What is not realized is that VR & AR technologies are only in their formative stages, somewhat analogous to the difference between the early computer graphics of the 1960s to the digital cinema of today. It is not just the exponential increase in compute power and bandwidth but the convergence of many disciplines which enable this improvement and growth. Devices being created, from goggles and glasses to multiple-resolution displays depend on perspective imaging, color science, perception and the understanding of the human visual system, computer science, graphics algorithms, human-computer interfaces, hardware manufacturing, as well as the fundamentals of math, physics, and chemistry. All of the topics above except the fundamentals are covered in this course. This year new topics such as multi-resolution displays, digital cameras which create 3D images, foveal rendering algorithms and how signals from the retina are interpreted by the human brain will be included.

There will be two lectures per week and one recitation section approximately every other week. The lab sessions will be augmented by experiments and demonstrations at the state-of-the-art laboratory of the Program of Computer Graphics. There are no exams.

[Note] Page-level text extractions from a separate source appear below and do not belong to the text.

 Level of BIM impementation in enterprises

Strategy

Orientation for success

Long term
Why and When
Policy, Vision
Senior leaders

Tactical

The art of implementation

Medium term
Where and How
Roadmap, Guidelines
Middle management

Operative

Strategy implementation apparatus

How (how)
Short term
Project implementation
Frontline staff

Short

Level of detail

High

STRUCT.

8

This semester, he is returning from a year-long sabbatical leave where he worked at Disney Research-Zurich, taught at the Swiss ETH and researched at Nvidia, Stanford and UC Berkeley working on foveated rendering with computer scientists, perception psychologists and neuroscientists. During his five decades of teaching, he has won the most prestigious computer graphics awards, and fourteen of his students have won Hollywood Technical Oscars. This may be the last year the course is taught. Next year he expects to teach a two-semester design course for both CS and design students and this course may serve as one of the pre-requisites. The new design course may be taught in collaboration with Disney, Pixar, Nvidia, Autodesk, Valve, Epic, Magic Leap, Zaha Hadid and others.